Fact: Ice shelves in Greenland are melting quickly.Fact: Fourteen of the past 15 years have featured the world’s highest recorded temperature averages.

The question is whether these facts are humanity’s fault or if they’re natural processes, whether they’re dangerous to life on earth or not and whether or not we are going to do something about the situation.

Adding to the difficulty, according to Matthew Gray, a senior who took AP Environmental Science last year, is the fact that there are completely opposite hypotheses which claim to disprove the global warming theory.

With all of these cleverly worded, evidence-supported theories thrown every which way, Gray said, it’s hard to decide what to believe. After all, the term “global warming” alone has its misconceptions with people.

“Officially, ‘global warming’ is the warming of weather on a global scale,” Gray said. “But ‘climate change’ is actually a more accurate phrase.

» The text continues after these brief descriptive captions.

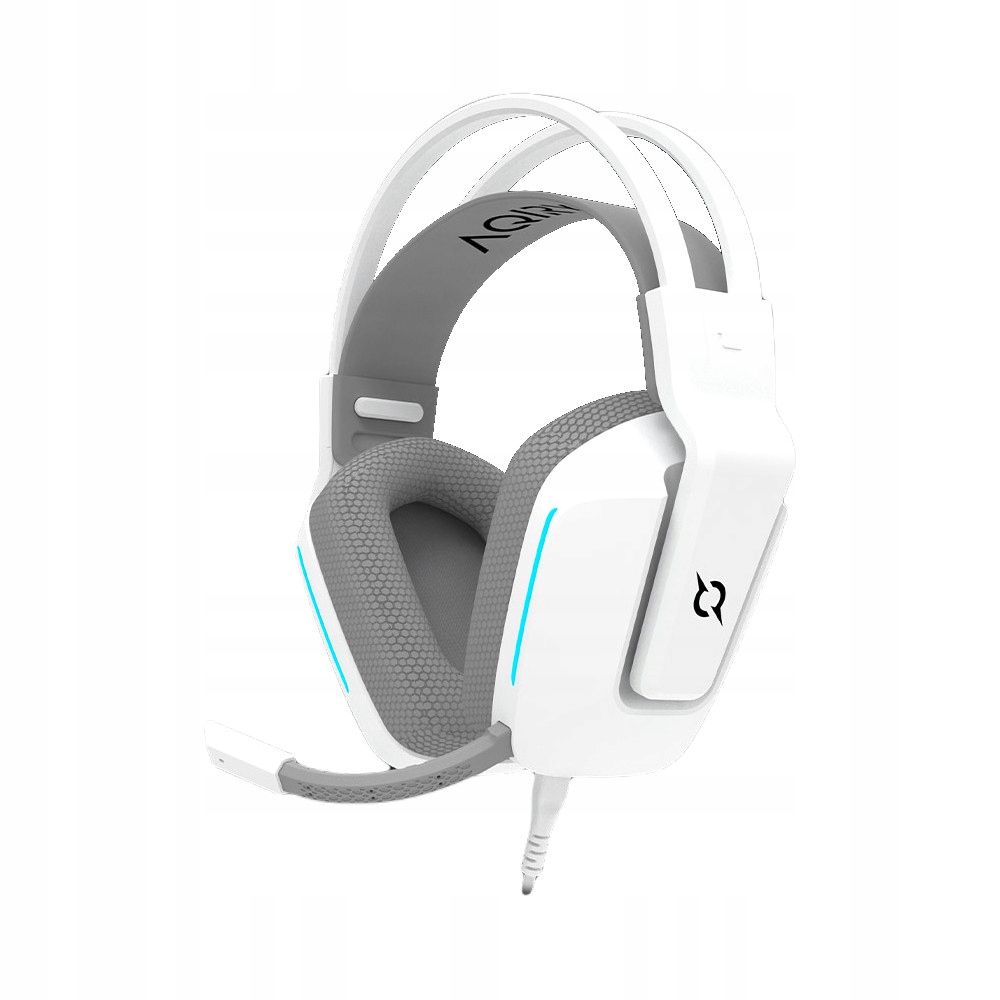 Aqirys Drátová sluchátka Alya 7.1 Vs bílá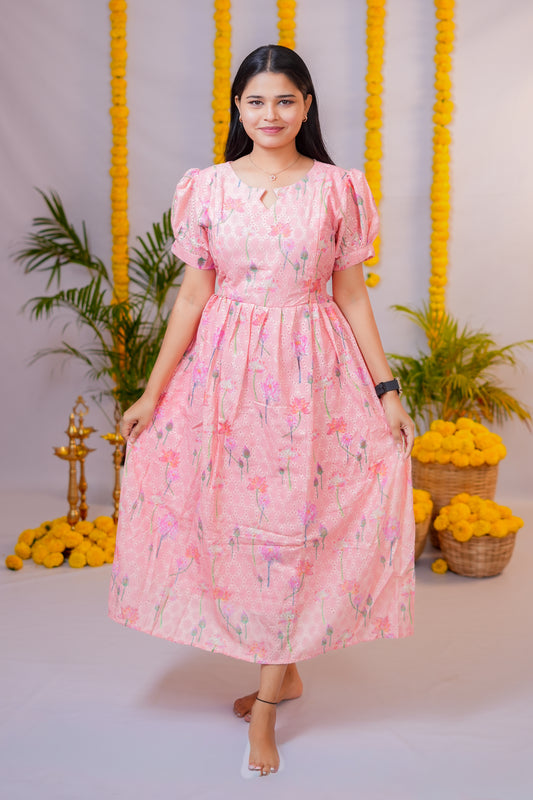 Naazhi 8 premium hakoba maternity kurti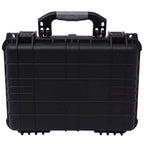 vidaXL Universalkoffer Schwarz 40,6x33x17,4 cm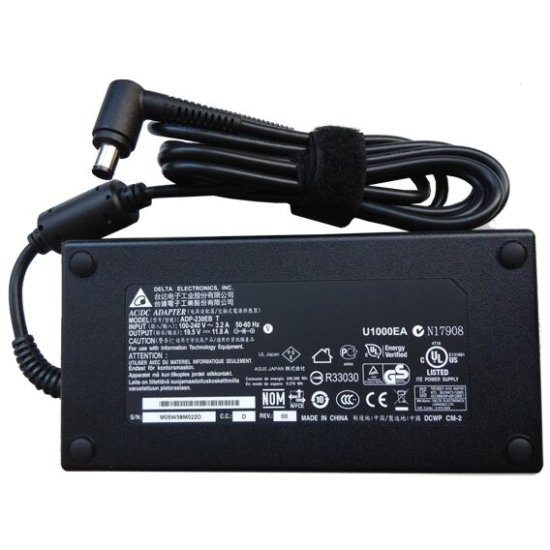 19.5V 11.8A 230W MSI GT72S 6QF Adapter Oplader + Netsnoer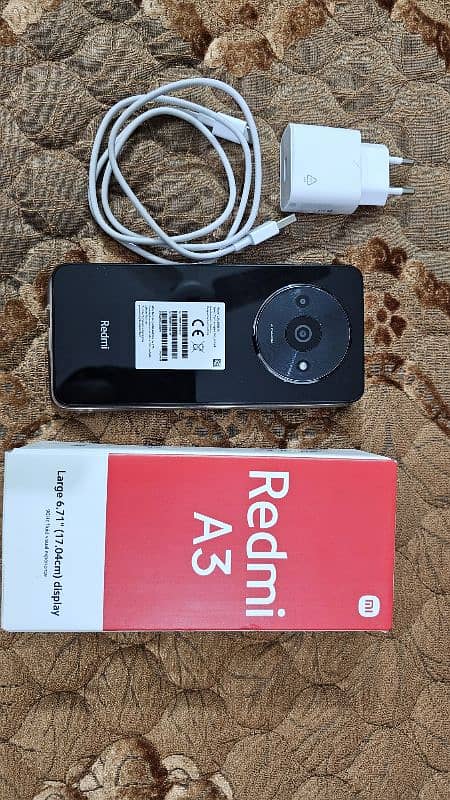 Redmi A3 4/64 GB 11 Month Warranty 6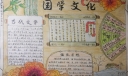 国学文化手抄报图片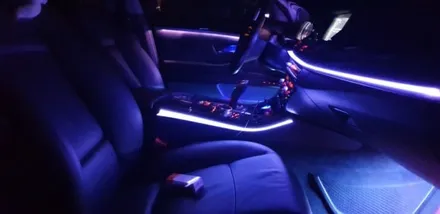 BMW520D,RGB광섬유엠비언트,천안,아산,평택,청주,대전,세종,자동차튜닝,엠비언트무드등,튜닝,천안엠비언트코리아,실내무드등 / 천안 서북구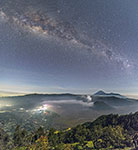 Volcans du Massif du Tengger - Java, Indonésie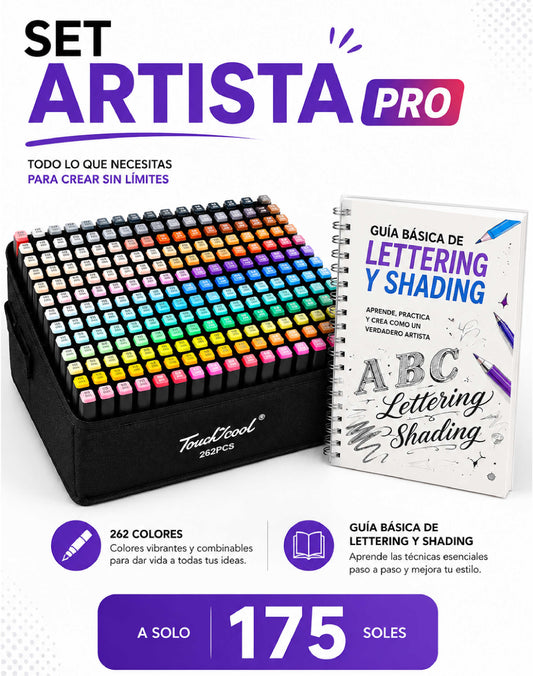 SET ARTISTA PRO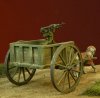1/35 WWI Dog-Drawn Cart with Hotchkiss Machine Gun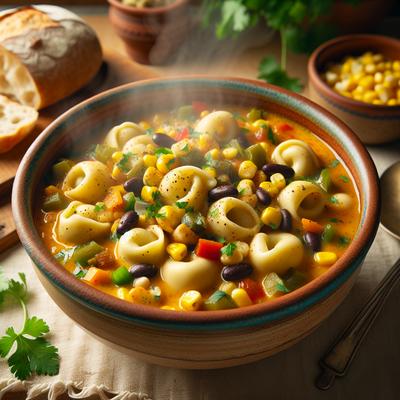 Image of Southwest Tortellini Chowder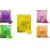 Arham Herbal Real Organic Gulal  Pack of 5 Holi Color Powder (Multi)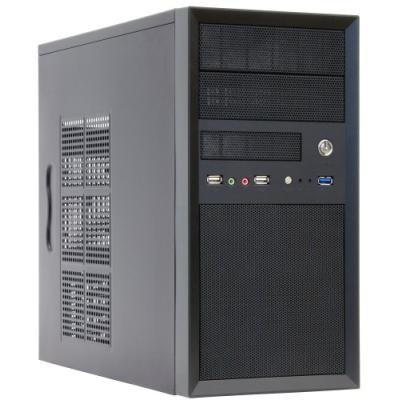 CHIEFTEC MiniT CT-01B, mATX, 350W ATX zdroj, černý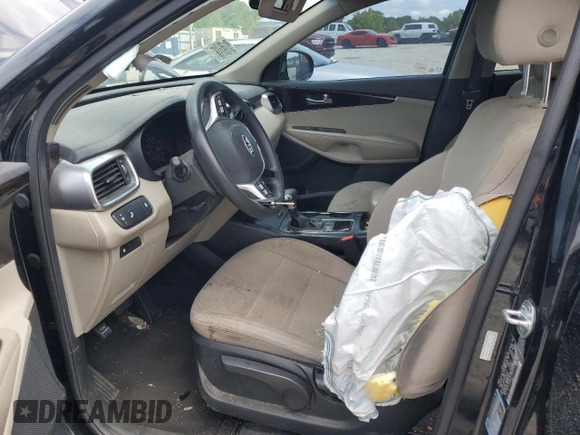 2017 Kia Sorento EX с VIN 5XYPH4A58HG315465, выставлен на аукционе Copart как лот 58380635 с пробегом 131 655 миль миль и Списание • Salvage title. История ставок и продаж доступна на DreamBid. Изображение 7.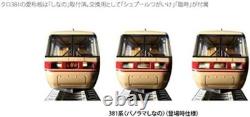 KATO N gauge 381 Panorama Shinano Appearance Ver. Basic Set 10-1690 Model Train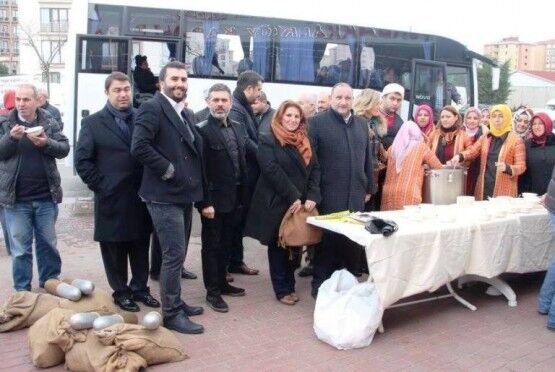 Ak Parti Ataşehir Çanakkale Anma ve Çorba Dağıtım Etkinliği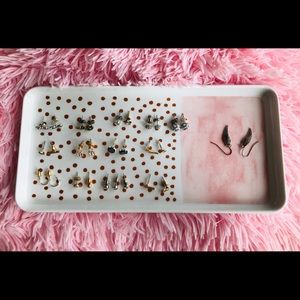 15 Piece Mismatch Earring Set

The world is heating up, but it’s also experiencing other events like droughts in some areas and flooding in others.”

Not only is the definition of global warming sometimes misunderstood, but the theories behind it can seem confusing as well.

“There are a lot of major theories about the subject,” senior Kyle Straub, who also took AP Environmental Science last year, said. “There’s the idea that people have nothing to do with (global warming), and that it’s simply a natural process the world is undergoing, and our releasing of (harmful) CO2 gases is just a coincidence.”

This idea is a reaction to the global warming theory, which states that the earth is heating up, by saying just the opposite. Those who believe this idea that humans don’t play a role believe that the globe has warmed and cooled on its own before and that it is just a natural process that has been seen before and will be seen again.

However, according to Fran Rushing, AP Environmental Science teacher, the most popular idea about global warming is human acceleration.

Human acceleration, she said, states that while global warming is a natural process, humans’ large production of CO2 is speeding up the rate at which it is happening, which some scientists believe can and will be hazardous if it is left unchecked.

Regardless of blame, the Environmental Protection Agency (EPA) still recommends reducing energy as a way to help the globe be a healthier place and Gray said its important to stay involved.

Gray said, “Just having an opinion at all, your own opinion, is better than standing by and either letting people put words in your mouth or having no opinion at all.”